TEXTE À LIRE –
===============

Le pilotage par les résultats, un point du projet qui peut fragiliser le collectif, facteur de protection

Ci-dessous un extrait du rapport d’expertise réalisé par 3E Consultants à la demande du CHSCT Pôle Emploi Lorraine et présenté aux élus en février 2013.

« Le pilotage par les résultats, un point du projet qui peut fragiliser le collectif, facteur de protection

Comme on l’a vu plus haut, le projet s’appuiera donc sur le modèle de la performance qui s’exprime par un pilotage par les résultats. Jusqu’à présent, les conseillers disposaient d’indicateurs de moyens pour se situer dans leur travail (nombre d’entretiens physiques mensuels réalisés…).

Ils auront désormais des indicateurs de résultats permettant de mesurer l’efficacité des reclassements. Les agences vont pouvoir être évaluées au travers d’indicateurs comme le taux de reprise à l’emploi ou taux de DUE (déclaration unique d’embauche). Il s’agit de mesurer sur le nombre de placements des DE qui deviennent possibles aujourd’hui.

Si jusque-là, la transmission systématique du NIR (Numéro d’inscription au registre national) était interdite sauf cas exceptionnel de contrôle, un décret modifiant l’article R 1221-17 du code du travail datant de juillet 2012 ajoute le NIR de la personne embauchée aux informations issues de chaque DPAE (Déclaration préalable à l’embauche) que l’URSSAF est tenue de transmettre systématiquement à Pôle Emploi. Ce NIR permet à Pôle Emploi d’intégrer aux dossiers des demandeurs d’emploi les déclarations préalables à l’embauche qui les concernent.

À partir de là, il devient possible de calculer le pourcentage de demandeurs d’emploi qui reprennent un emploi sur une période donnée par rapport à l’ensemble des DE.

Jusqu’en juillet 2012, la mesure du taux de reprise était floue au plan local. Or, elle devient désormais possible et précise aujourd’hui. Pôle Emploi est en mesure de savoir combien de demandeurs d’emploi font l’objet d’une déclaration d’embauche en temps réel au sein de chaque portefeuille. Cela signifie que la comparaison mensuelle de la performance en termes de reprise d’emploi est possible, ce qui fait redouter à certains une comparaison des résultats et une mise en concurrence au niveau individuel, de l’équipe ou des agences.

===============

CONSIGNE A –
Recopiez mot pour mot le passage du texte sur le pilotage par les résultats, de « Ci-dessous un extrait » à « en février 2013. ».
CONSIGNE B –
Reprenez le texte sur le pilotage par les résultats à Pôle Emploi et poursuivez-le après sa dernière phrase.

Enregistrements de données –
===============

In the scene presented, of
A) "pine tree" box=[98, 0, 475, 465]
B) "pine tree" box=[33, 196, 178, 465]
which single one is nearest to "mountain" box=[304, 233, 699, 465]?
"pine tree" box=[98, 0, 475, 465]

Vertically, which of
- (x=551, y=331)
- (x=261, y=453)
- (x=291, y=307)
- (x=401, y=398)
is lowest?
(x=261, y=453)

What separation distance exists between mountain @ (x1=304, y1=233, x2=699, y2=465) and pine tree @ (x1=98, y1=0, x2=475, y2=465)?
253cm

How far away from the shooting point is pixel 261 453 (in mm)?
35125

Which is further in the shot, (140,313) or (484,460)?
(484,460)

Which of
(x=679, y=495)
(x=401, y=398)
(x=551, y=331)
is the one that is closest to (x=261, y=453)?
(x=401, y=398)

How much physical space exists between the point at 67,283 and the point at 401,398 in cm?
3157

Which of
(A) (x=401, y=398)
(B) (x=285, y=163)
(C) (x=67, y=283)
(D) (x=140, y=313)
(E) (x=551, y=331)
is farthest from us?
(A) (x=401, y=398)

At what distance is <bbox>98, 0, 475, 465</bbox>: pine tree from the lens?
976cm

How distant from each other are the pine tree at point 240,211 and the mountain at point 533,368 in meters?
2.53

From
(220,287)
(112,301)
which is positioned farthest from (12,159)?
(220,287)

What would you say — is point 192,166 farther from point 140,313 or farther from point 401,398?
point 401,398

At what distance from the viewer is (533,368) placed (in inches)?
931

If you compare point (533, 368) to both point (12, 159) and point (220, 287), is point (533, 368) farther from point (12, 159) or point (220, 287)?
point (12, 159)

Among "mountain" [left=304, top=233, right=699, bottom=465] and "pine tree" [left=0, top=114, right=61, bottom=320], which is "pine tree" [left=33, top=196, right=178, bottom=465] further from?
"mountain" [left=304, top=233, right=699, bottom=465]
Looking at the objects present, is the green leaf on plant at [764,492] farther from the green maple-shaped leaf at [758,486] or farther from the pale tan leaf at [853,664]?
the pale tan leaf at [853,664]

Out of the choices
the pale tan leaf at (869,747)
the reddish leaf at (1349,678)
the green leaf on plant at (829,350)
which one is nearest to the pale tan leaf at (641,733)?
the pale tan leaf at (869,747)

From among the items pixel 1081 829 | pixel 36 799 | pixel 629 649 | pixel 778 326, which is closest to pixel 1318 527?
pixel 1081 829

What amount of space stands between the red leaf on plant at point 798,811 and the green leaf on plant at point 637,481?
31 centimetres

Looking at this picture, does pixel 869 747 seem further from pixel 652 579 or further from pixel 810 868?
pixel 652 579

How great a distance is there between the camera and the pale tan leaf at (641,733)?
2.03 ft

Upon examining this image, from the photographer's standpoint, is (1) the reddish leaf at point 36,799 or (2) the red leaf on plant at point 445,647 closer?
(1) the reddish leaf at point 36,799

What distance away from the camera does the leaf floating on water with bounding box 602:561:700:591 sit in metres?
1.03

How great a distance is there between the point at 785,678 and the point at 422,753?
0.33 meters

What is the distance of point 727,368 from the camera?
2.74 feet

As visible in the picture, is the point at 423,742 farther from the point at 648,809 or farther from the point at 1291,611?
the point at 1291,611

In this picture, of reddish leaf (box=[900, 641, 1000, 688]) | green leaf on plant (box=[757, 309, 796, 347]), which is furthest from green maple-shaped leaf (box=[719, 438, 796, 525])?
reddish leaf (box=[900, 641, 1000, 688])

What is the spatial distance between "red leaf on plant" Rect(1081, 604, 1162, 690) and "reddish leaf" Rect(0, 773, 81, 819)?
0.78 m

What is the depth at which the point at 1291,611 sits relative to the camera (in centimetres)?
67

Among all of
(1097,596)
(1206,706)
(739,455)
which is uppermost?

===============

RÉPONSE ATTENDUE A –
Ci-dessous un extrait du rapport d’expertise réalisé par 3E Consultants à la demande du CHSCT Pôle Emploi Lorraine et présenté aux élus en février 2013.

RÉPONSE ATTENDUE B –
« On va être mesuré et donc on va être mis en concurrence »

« Les agences risquent d’être mises en concurrence les unes avec les autres…on n’aura pas tout le même taux de placement, car ce sera en fonction du type de portefeuille, en fonction des DE, et des secteurs d’activité »

« Il y a une peur d’être jugé sur un taux de placement, avec derrière la peur d’une pression pour faire du chiffre. »

Même si dans le discours de la Direction, il s’agit « de voir comment on améliore la situation par agence et de mesurer la capacité d’une agence à faire mieux en fonction de son environnement », il sera ensuite possible de comparer les agences entre elles. D’après la direction, cette comparaison se fera uniquement au niveau des agences. Cette mise en concurrence peut s’apparenter à une forme
de « benchmark » des agences Pôle Emploi. Cette mise en concurrence peut mettre l’ensemble du système sous tension avec la crainte pour certains conseillers de passer plus de temps sur les indicateurs qu’avec les demandeurs d’emploi et d’une accélération du rythme de travail et d’un éclatement du collectif, avec des impacts catastrophiques sur les troubles psychosociaux au regard des autres facteurs de risques déjà intenses.

Pour qu’un collectif existe, il est important que ses membres partagent des valeurs et construisent ensemble des règles de métiers. Il est nécessaire que ces personnes se connaissent entre elles, avec les différences, les compétences spécifiques de l’un ou l’autre et qu’elles se fassent confiance dans la réalisation de l’activité. Le collectif de travail ainsi constitué assure alors des fonctions de soutien, de reconnaissance, de construction de règles communes réduisant les incertitudes et participe pour l’individu à la définition de son identité professionnelle. Par ces fonctions, le collectif de travail est un facteur important de protection de la santé
physique et surtout mentale.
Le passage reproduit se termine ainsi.